Not so long ago, after nagging from my mother, I went to a Muslim marriage event hosted in Glasgow. Such events are held to give both Muslim women and men the opportunity to meet an ideal marital partner.
A small number of men attended the event compared to women. Approximately there were five women present for every one man. The women were left sat waiting nervously for the selected few men to join them.
Unfortunately, a lack of men at such events is not a rare occurrence. According to statistics, many women within the Asian community entering their 30’s and 40’s are finding it difficult to find a suitable partner.
Females predominately attend the vast majority of Muslim singles events. The exceptions happen when the organizers arrange a platform by selling an equal number of tickets to females and males.
Despite organizers best efforts, female tickets are always in demand. For example, this was the case at the Canary Wharf Professionals Muslim marriage event. The female ticket quota sold out in three weeks before the event, although the male ticket quota didn’t sell out until days before the event.

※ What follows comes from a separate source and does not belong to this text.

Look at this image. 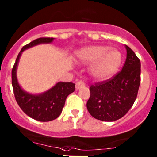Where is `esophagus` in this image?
<instances>
[{"instance_id": "esophagus-1", "label": "esophagus", "mask_w": 157, "mask_h": 157, "mask_svg": "<svg viewBox=\"0 0 157 157\" xmlns=\"http://www.w3.org/2000/svg\"><path fill=\"white\" fill-rule=\"evenodd\" d=\"M76 89L77 90H80V89H82V88L85 87V84H84L83 82L82 81H78L76 82V85H75Z\"/></svg>"}]
</instances>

Also, the average age of men that attend singles events is significantly lower than the mean age of female attendees. Emerald Muslim Events founder, Rooful Ali, states that women participants are usually in their 30s where as men are typically in their late 20’s.
The statistics illustrate the rising number of single female Muslims. This pattern has been developing for some time and is a result of cultural rather than religious trends.
Traditionally, British men that originate from the Indian subcontinent tend to marry women from their country of origin. Families actively encourage their sons to follow suit for a variety of reasons. The belief that women from ‘back home’ will be more loyal and able to look after the in-laws is a common reason stated.
Another trend is for Muslim guys to marry Christian or Jewish women, who are often known as ‘women of the book,’ which is permitted in Islam. It is more common for men to work and socialize alongside British Christian women than their Muslim counterparts, meaning there’s a greater chance of such marriages.
Such traditions and trends have led to a decrease in the number of Muslim men available for marriage.
Unlike Muslim men, females are more restricted as to whom they can marry. A woman can only marry a man of a different faith if they convert.
Moreover, it is common that Muslim women perform significantly better than men academically. The ‘Equality and Human Rights Commissions’s How Fair is Britain?’ report revealed that Bangladeshi and Pakistani women have more chance of being employed as professionals than males. This means that professional Muslim women have even less intellectual and economic equivalents to choose from.
The situation has worsened because Asian men are more likely select partners who have a lower intellectual and financial status. Asian men are used to being raised in families where the father is the breadwinner, and the mother stays at home to look after the family, and they usually prefer to replicate this model.
Any concrete solution requires a massive cultural shift in mindset by many including imams, community leaders, and parents. This will also require social, economic, and geographical alterations. Until these changes take place, many women will continue to struggle to find marriage candidate of the same faith.